Oregon is the only state in the nation that hasn’t paid the so-called “waiting week” money for the first week workers are out of a job. Congress authorized the payments in March but the employment department’s obsolete computer system has prevented Oregon from paying those safety net benefits.

Hundreds of thousands of Oregonians are owed hundreds of millions of dollars altogether, though the department hasn’t provided a specific estimate of what it owes. The department is “pretty confident” the money will start going out sometime in the next week, David Gerstenfeld, the employment department’s acting director, said on his regular media call Wednesday.

The money compensates people for their first week they are out of a job, a period not usually covered by unemployment insurance. Congress funded an exception to blunt the pandemic’s economic impact.

Recipients won’t need to do anything additional to receive their money and most should see their benefits through normal payment channels within a few days once payments start going out, according to Gerstenfeld.

About a quarter of those who are eligible for payments – including those who were receiving extended benefits, or those whose employers participated in Oregon’s Work Share program, may have to wait until the end of December for their money. A few with complicated claims may have to wait until sometime in January, but Gerstenfeld said they will still receive their full benefits.

(Self-employed workers who received benefits through the new Pandemic Unemployment Assistance program didn’t have a waiting week for their money.)

Last spring, the employment department resisted paying the waiting week benefits and would not commit to ever distributing the federal money to Oregon workers.
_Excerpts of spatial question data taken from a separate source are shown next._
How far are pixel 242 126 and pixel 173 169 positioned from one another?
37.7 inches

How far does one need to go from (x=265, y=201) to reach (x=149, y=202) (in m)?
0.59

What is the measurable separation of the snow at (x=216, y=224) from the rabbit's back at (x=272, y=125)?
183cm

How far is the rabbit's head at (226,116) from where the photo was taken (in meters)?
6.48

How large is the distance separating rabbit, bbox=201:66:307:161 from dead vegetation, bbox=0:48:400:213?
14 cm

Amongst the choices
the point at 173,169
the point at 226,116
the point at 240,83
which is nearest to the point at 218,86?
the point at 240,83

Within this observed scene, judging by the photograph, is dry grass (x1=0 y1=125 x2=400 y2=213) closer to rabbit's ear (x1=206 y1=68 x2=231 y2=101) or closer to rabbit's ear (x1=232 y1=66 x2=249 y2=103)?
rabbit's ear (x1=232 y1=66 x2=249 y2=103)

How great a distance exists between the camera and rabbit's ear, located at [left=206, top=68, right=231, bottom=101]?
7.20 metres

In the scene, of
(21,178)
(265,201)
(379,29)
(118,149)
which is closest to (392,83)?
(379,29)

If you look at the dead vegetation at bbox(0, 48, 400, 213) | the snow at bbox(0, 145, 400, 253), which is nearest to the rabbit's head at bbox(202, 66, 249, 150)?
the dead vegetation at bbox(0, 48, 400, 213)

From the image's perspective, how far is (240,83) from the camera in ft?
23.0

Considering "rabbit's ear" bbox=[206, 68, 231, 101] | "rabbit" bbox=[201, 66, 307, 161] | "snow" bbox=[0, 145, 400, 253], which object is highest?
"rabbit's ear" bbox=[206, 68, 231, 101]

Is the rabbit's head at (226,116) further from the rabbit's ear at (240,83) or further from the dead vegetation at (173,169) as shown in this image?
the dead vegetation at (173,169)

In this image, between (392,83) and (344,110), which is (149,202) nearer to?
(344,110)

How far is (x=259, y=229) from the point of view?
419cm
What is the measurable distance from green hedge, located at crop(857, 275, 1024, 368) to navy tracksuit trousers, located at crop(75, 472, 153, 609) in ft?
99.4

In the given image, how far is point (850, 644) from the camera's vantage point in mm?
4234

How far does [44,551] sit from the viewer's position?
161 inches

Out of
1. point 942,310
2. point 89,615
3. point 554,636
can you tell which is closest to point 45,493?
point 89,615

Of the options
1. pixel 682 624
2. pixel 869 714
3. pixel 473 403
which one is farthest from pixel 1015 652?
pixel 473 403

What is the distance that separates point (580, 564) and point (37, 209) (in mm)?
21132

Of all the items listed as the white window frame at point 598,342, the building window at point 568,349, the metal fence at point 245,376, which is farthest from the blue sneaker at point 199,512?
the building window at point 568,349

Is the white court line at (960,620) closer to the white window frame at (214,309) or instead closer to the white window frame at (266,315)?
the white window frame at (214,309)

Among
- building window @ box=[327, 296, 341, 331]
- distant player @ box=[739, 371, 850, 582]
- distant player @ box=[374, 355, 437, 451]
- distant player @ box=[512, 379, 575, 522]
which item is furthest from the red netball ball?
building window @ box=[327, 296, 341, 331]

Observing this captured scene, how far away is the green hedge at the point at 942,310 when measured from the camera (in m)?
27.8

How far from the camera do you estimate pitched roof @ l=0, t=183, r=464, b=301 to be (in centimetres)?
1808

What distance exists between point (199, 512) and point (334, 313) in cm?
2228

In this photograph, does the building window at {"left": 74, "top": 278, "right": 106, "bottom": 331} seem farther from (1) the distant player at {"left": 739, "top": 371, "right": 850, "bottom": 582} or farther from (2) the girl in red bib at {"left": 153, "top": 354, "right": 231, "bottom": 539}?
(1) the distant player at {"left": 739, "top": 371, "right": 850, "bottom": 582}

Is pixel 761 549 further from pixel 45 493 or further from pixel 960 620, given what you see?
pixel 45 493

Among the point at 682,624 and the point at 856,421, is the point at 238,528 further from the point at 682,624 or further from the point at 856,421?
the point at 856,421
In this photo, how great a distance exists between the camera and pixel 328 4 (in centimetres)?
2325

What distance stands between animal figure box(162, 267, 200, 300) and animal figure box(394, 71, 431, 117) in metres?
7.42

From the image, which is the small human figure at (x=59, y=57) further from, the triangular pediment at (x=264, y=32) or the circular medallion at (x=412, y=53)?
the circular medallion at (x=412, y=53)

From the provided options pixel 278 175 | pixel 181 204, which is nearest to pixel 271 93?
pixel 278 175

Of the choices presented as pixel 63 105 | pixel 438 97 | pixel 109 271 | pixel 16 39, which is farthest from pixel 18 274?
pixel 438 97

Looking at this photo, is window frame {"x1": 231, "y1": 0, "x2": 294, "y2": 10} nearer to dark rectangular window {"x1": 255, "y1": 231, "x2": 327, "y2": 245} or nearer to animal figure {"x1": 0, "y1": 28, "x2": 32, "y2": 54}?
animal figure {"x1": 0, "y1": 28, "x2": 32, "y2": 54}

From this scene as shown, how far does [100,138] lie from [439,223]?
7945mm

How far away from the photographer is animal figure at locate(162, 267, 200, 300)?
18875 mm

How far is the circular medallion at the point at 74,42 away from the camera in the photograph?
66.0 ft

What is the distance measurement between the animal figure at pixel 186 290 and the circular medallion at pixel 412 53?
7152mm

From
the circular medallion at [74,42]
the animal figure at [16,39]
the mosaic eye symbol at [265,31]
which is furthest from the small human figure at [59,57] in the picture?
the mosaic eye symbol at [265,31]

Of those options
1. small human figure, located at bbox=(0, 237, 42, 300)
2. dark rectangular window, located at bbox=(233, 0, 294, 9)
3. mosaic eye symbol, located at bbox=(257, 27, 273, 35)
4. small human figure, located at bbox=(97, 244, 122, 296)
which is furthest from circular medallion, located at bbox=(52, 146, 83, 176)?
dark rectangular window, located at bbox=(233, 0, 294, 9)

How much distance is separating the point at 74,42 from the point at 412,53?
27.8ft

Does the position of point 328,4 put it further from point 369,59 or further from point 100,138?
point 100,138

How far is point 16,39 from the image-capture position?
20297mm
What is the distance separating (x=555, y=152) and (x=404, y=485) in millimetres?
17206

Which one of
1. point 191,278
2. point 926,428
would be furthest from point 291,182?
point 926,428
Gov. Kate Brown reversed course under pressure from the state’s congressional delegation in April, but it’s taken seven additional months for the department to adapt its computers to pay the benefits.

Oregon has already paid out more than $5.6 billion in benefits since March, more in the last eight months than the prior nine years combined. The waiting week money will hit Oregonians’ bank accounts as the state girds for another economic blow from the pandemic.

On Wednesday, the state entered a two-week “freeze” that shuts down dine-in restaurant service and closes gyms in hopes of containing an unprecedented surge in coronavirus infections. (The freeze lasts for at least four weeks in Multnomah County, where infection rates are especially severe.)

The employment department projects the freeze could impact about 51,000 Oregonians’ jobs, though Gerstenfeld said at least some of those people were only working part time and were already receiving benefits as a result.

Others who are returning to the jobless rolls will have to restart their claims, which has been a fraught process throughout the pandemic. The department’s phone lines remain jammed, as they have been since March, so Gerstenfeld advised workers who have trouble with restarting their claim to use the department’s “Contact us” form to notify the department.

Oregon failed in the early months of the pandemic to pay hundreds of thousands of workers’ jobless claims, and even now tens of thousands are still waiting for their benefits. There are 22,300 claims stuck in a bureaucratic process called adjudication to confirm eligibility.

That adjudication backlog is down by more than half since the end of September and at the current pace the department is on pace to clear those claims by Christmas Eve. There are tens of thousands of other unresolved claims, though, including some that may need adjudication.

Further, two key federal unemployment benefits programs are due to expire on the day after Christmas – the PUA program for self-employed workers and a 13-week extension of benefits eligibility for regular claims.

A divided Congress has given no indication it will vote to extend those programs or provide other pandemic aid this year. So thousands of other jobless Oregonians could have their benefits severely reduced, or eliminated, as the resurgent pandemic bears down.

Note: The Oregonian furloughed its journalists for a week earlier in the pandemic. They, like other furloughed Oregonians, qualify for waiting week payments.